Antonio Valsalva originally developed this manoeuvre in the 18th century, for the purposes of expelling purulent material from an infected middle ear. His work was preceded by 17th and 16th century works by mainly surgical specialists (Leonard of Bertapaglia and Ambroise Paré), who described the technique first, and it was followed by Edward Weber who described its cardiovascular effects; and so it is unclear how it could still be called the Valsalva manoeuvre. For the purposes of rapidly explaining it to somebody, the manoeuvre can be defined as:
"Forced expiration against a closed glottis"
However, that would probably not satisfy the examiners, as not all of our patients have control over their glottis. Pstras et al (2015) prefer to describe it as
"A forced expiratory effort against a closed airway"
That's more ICUish, but still does not describe exactly how forced, how much effort, and for how long. To add that level of complexity, others have been even more prescriptive, demanding that a certain airway pressure be maintained, and for a certain duration. According to Kumar et al (2018) and Junqueira (2008):
"The Valsalva maneuver (VM) involves expiratory effort against a closed mouth and/or glottis in the sitting or supine position with the increased intraoral and intrathoracic pressure raised to 40 mmHg for 15-20 sec"

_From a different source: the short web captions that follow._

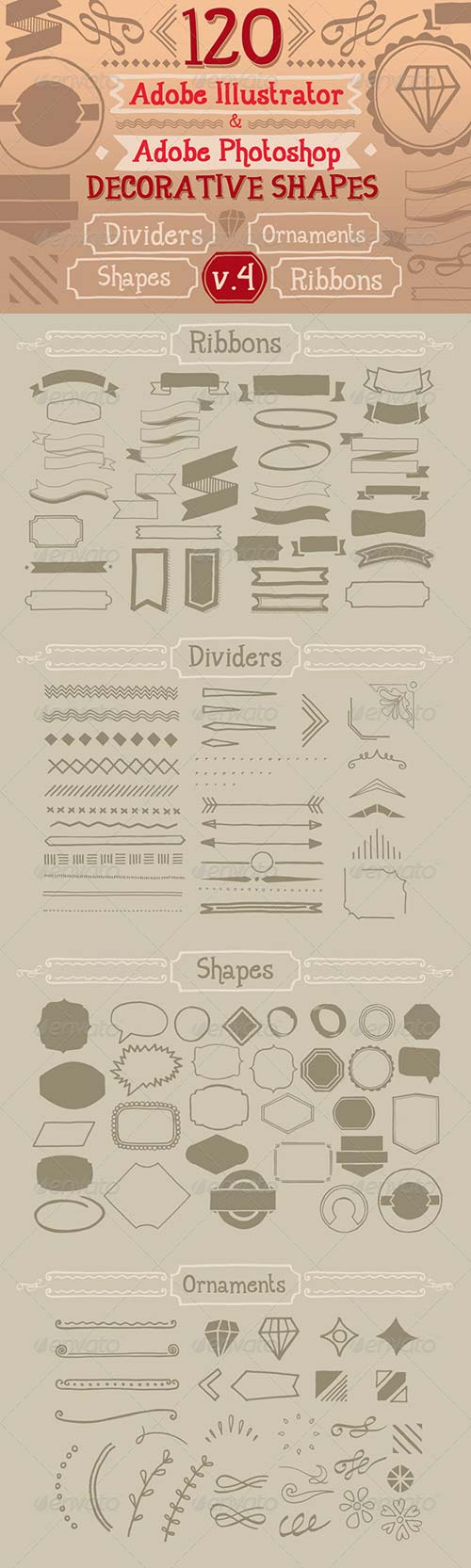 GraphicRiver 120 Handwritten Decorative Shapes 04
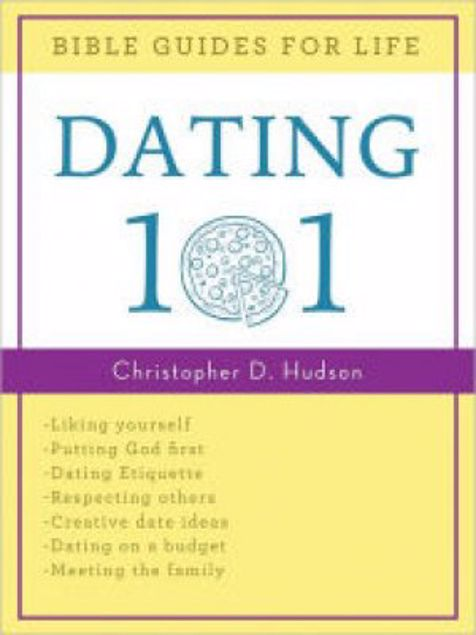 Picture of Dating 101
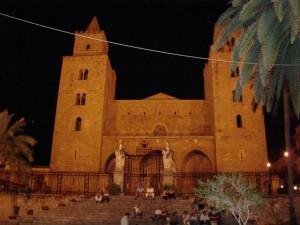 Castelli siciliani: Abbazia di Thélema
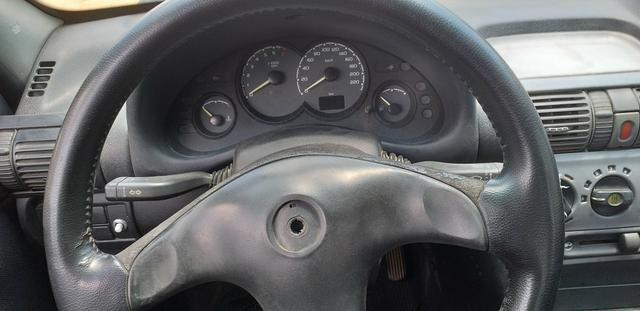 Carro bem conservado. - Foto 4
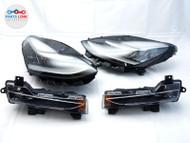 17 18 19 20 TESLA MODEL 3 HEADLIGHT FOG LAMP SET-4 RIGHT PASSENGER LEFT DRIVER #TS082820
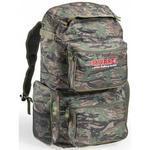 Batoh Mivardi Easy Bag 30L - Camo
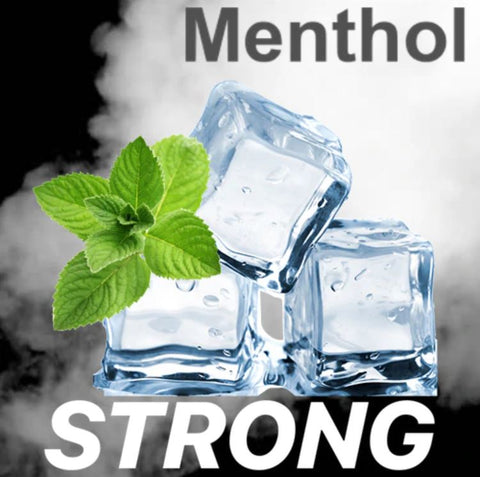 Menthol Strong Concentrate 10mls & 30mls | MorningtonVapes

This is also the description of the Valsalva manoeuvre used by the 2015 ACC/AHA/HRS guideline for the management of SVT, which they recommended on the basis of a couple of studies comparing the efficacy of different vagal manoeuvres. The argument for the ongoing use of this definition is therefore purely functional: the Valsalva should look like this because that's the kind of Valsalva that gets results. To take things even further, Looga (2005) outlined a whole range of variation, including an inspiratory Valsalva manoeuvre and an "intermediate" one in which a smaller intrathoracic volume is used.
"Graphs required were those of the changes in intrathoracic pressure, the pulse pressure response and the heart rate response", the college remarked in their comments on Question 3 from the first paper of 2013. This is a good guide as to how one might discuss this topic, as one's encounters with the Manoeuvre are typically framed by the borders of a monitoring screen. A good arterial pressure trace was stolen from Wenner et al (2006) to facilitate the imagemaking process, and to add some much-needed authenticity to what is otherwise a fairly sterile hypothetical diagram. Additionally, in case this picture is not worth a thousand words, some of what follows includes letters which were arranged into incomplete sentences, potentially with a beneficial educational effect.
Without further ado:
Phase 1 of the Valsalva manoeuvre: Onset of strain
Phase 2 of the Valsalva manoeuvre: continued strain
Phase 3 of the Valsalva manoeuvre: release
Phase 4 of the Valsalva manoeuvre: recovery
Now, it goes without saying that quoting the exact values for any of these changing haemodynamic variables is completely pointless. To inappropriately verb the eponym, one may say that every organism who Valsalvas, Valsalvas differently. As an example, Pstras et al (2015) report that it is possible to completely block your IVC in the course of this manoeuvre, and produce a brief sinus arrest. In short, though the graphs above are presented with reassuring number labels on the y-axis, those numbers can be viewed as purely decorative, and should not be used to generate a sense of perspective, or reproduced in the exam setting.